Light knows how they feel: “I was very nervous when I was in their shoes many years ago. I said to myself: 'Oh my goodness: what have I gotten myself into?'"
That sentiment is shared by alumni all over the world, including some of the nation’s most successful business leaders.
“It was scary — there's no question about it,” Meg Whitman, former CEO of eBay and Harvard Business School alumna remembers. Whitman, of course, ended up doing pretty well. And as the class of 2010 assembles for the first time one can only wonder who among them will become part of a new generation of corporate superstars.
Will they be like the Class of 1982 with heavy hitters like Jamie Dimon, chairman of JP Morgan Chase and Jeff Immelt, CEO of General Electric? Or perhaps 1970, the class of Treasury Secretary Hank Paulson? Or 1966, the year New York Mayor Michael Bloomberg graduated? Pick almost any year and there’s a Harvard Business graduate who has made a big impact on society, has become extremely rich - both.
Beyond fame and fortune, Light reminds the incoming students what their time at the school is all about: “The most important lesson to learn is that individually you can be good, collectively if you put your mind to it you can be great. That's really what the next two years is all about and the secret of success here at HBS.”
Mastering group interaction is the core of the Harvard Business School philosophy. So even before classes begin, Lisandra meets her learning team.
“This will be an incredible opportunity,” she said.
The academic equivalent of a platoon, a learning team is a six-person study group that meets almost every day before classes for the entire year. Whether they struggle or soar, it will be together. Their friendships will likely last well beyond their Harvard years.
Michael Fedor, a member of Lisandra’s learning team, is a former business consultant from North Carolina. Fedor says he got mixed reactions when he told people he was accepted at Harvard Business School.
“The first person who congratulated me when I got into HBS said, 'You know, congratulations. Don't become a jerk,''' he said. "And I kind of was taken aback by that. And I think that, you know, it's hard for people on the outside looking in understanding kind of what it's about.”
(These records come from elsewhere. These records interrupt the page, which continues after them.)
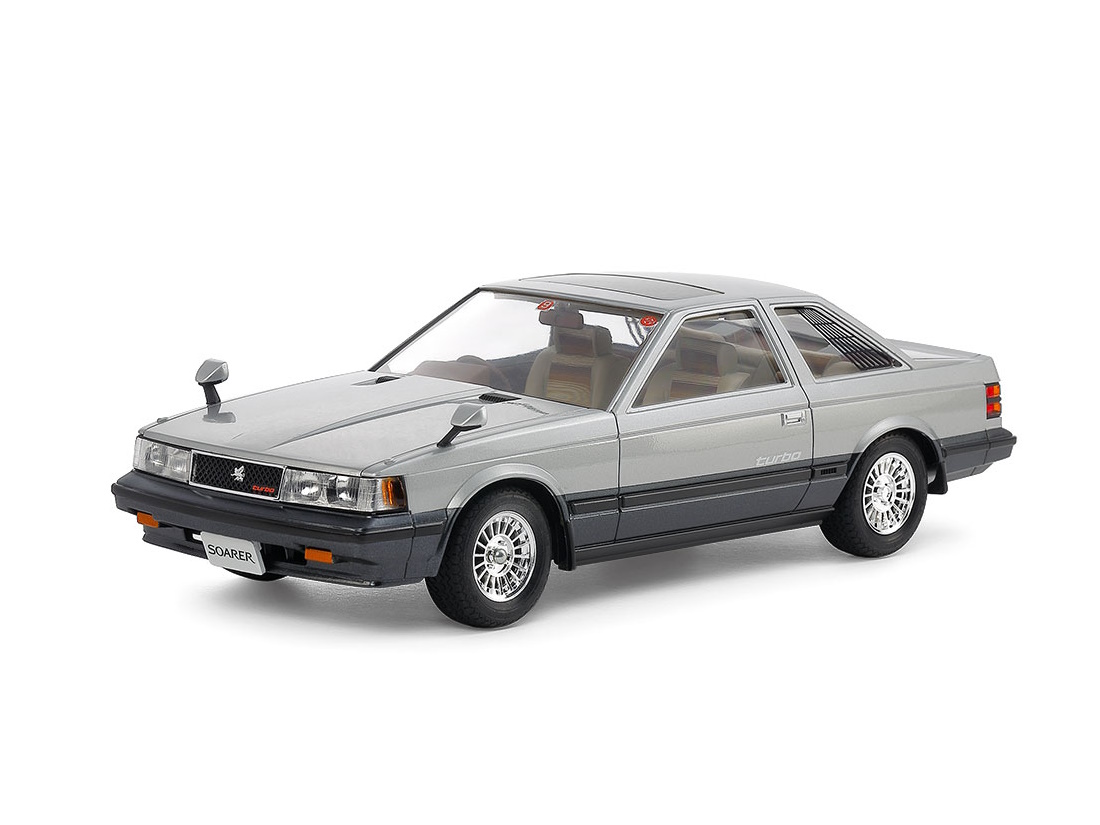 Hot Wheels - TOYOTA SOARER 2000VR-TURBO - 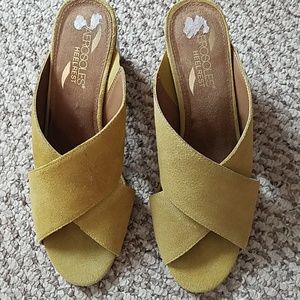 Aerosoles High Alert Sandals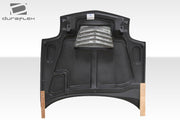 1997-2004 Chevrolet Corvette C5 Duraflex Stingray Z Hood- 1 Piece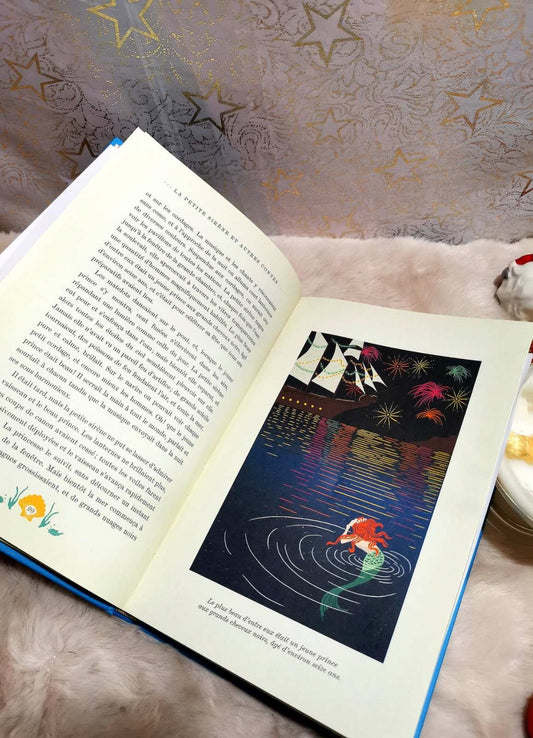 La petite sirène et autres contes édition Minalima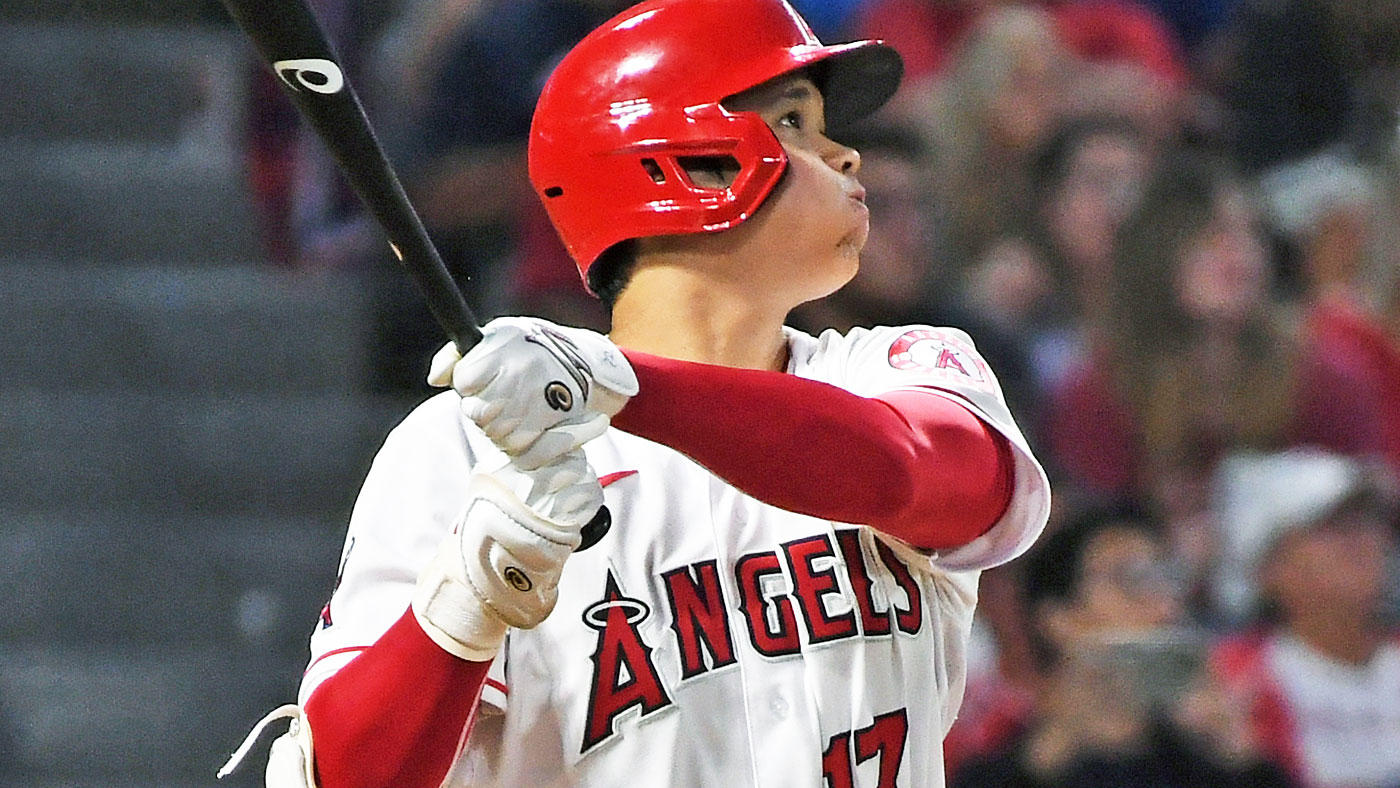 Shohei Ohtani just had one of the best months ever, plus Rickie Fowler’s long drought is over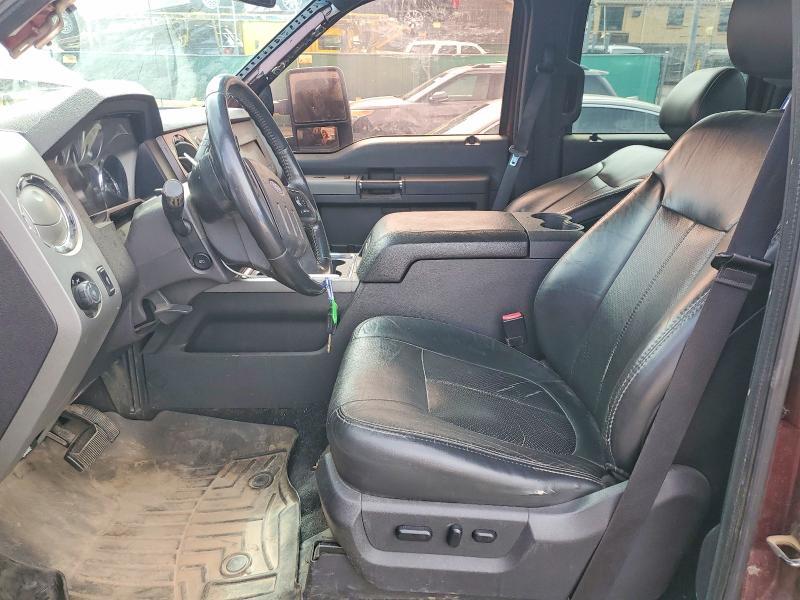 2011 Ford F350 Super Duty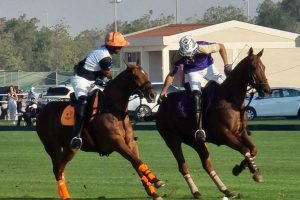 Comenzó la Sultan Bin Zayed Polo Cup, en Ghantoot Racing & Polo Club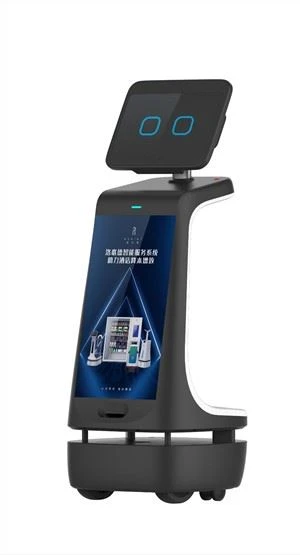 Robot de recepție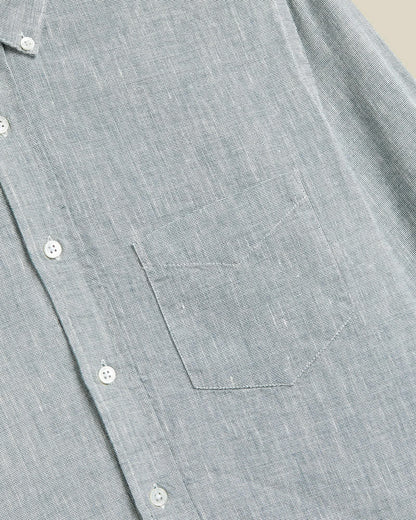 PORTUGUESE FLANNEL GRANULAR - GREEN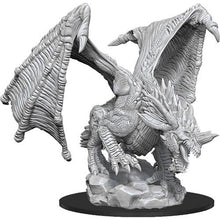 Nolzur's Marvelous Miniatures: Young Blue Dragon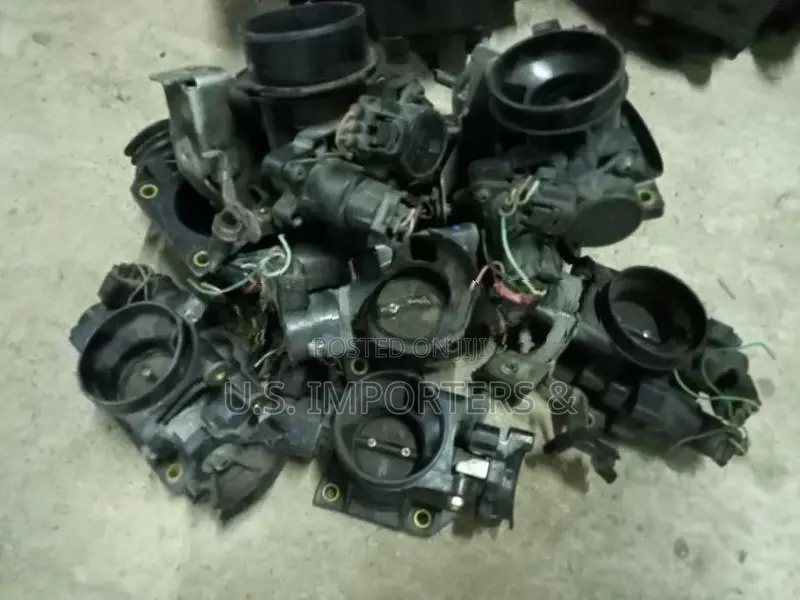 Toyota Passo Throttle Body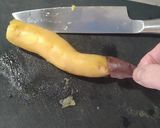 香りが違う　格安　自家製　半生丸干し芋　作り方3写真
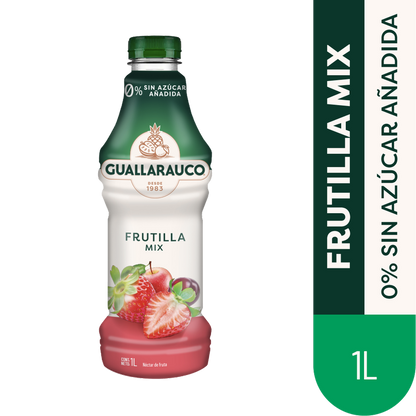 Néctar Frutilla Mix 1L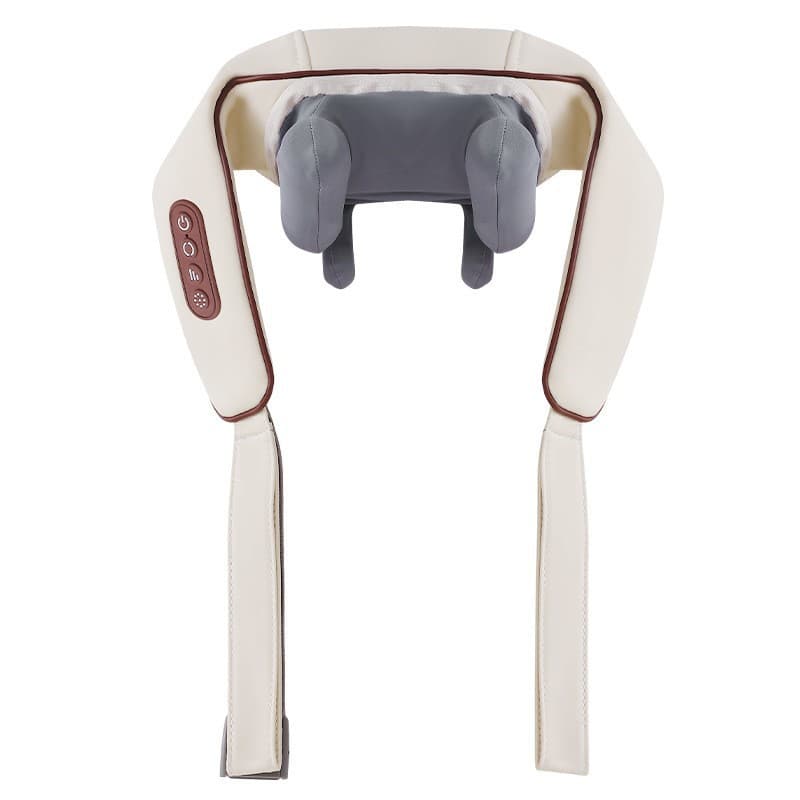 Trapezius Muscle Massager, Shoulder and Neck Massager, Neck and Shoulder Massage Shawl, Multifunctional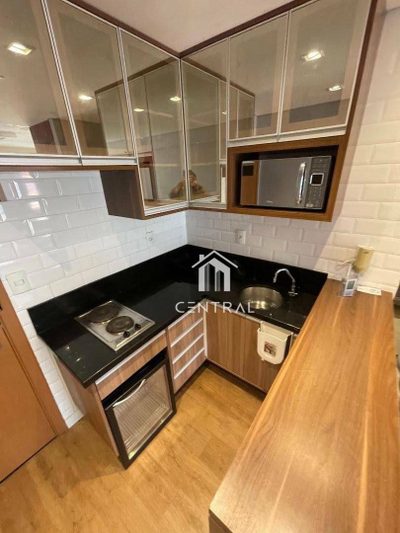 Kitnet-Studio, 37 m² - Foto 4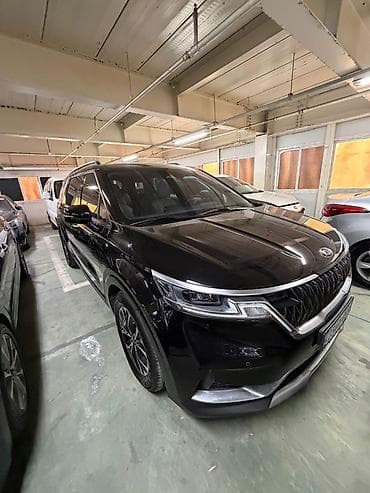 машина каранда: Kia Carnival: 2020 г., 2.2 л, Автомат, Дизель, Минивэн — 5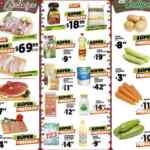 Ofertas Merco frutas y verduras del 10 al 12 de diciembre 2019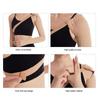CALANDIS Compression Arm Sleeve with Shoulder Strap Comfortable Soft Full Arms Support M Right | Orthotics, Braces & Sleeves | Orthopedics & Supports | Medical, Mobility & Disability view 4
All the students — Michael, Lisandra and their classmates — are just beginning to figure out what this experience will be like: what they’re made of and how much learning, stress and competition that can handle. On top of all of that, the current financial crisis adds another degree of uncertainty.
Light believes this will be a pivotal time for Harvard Business School.
“It is I believe, a quite dangerous time," he said. "It's quite clear the old financial system is gone, and I think the business school will be very different going forward.”
It’s too soon to tell just how different the school will be. But it was a time just like this one, in 1908, when Harvard created the business school. Markets were crashing and banks were going under.
“This school was founded to produce the kind of managers and the kind of leaders that could be effective in those times and beyond,” said Light.
By the early 20th century, large enterprises had sprung up and people were just beginning to think about corporate leadership. Harvard created the business school to train business leaders with the same demanding standards found in Harvard’s medical and law schools.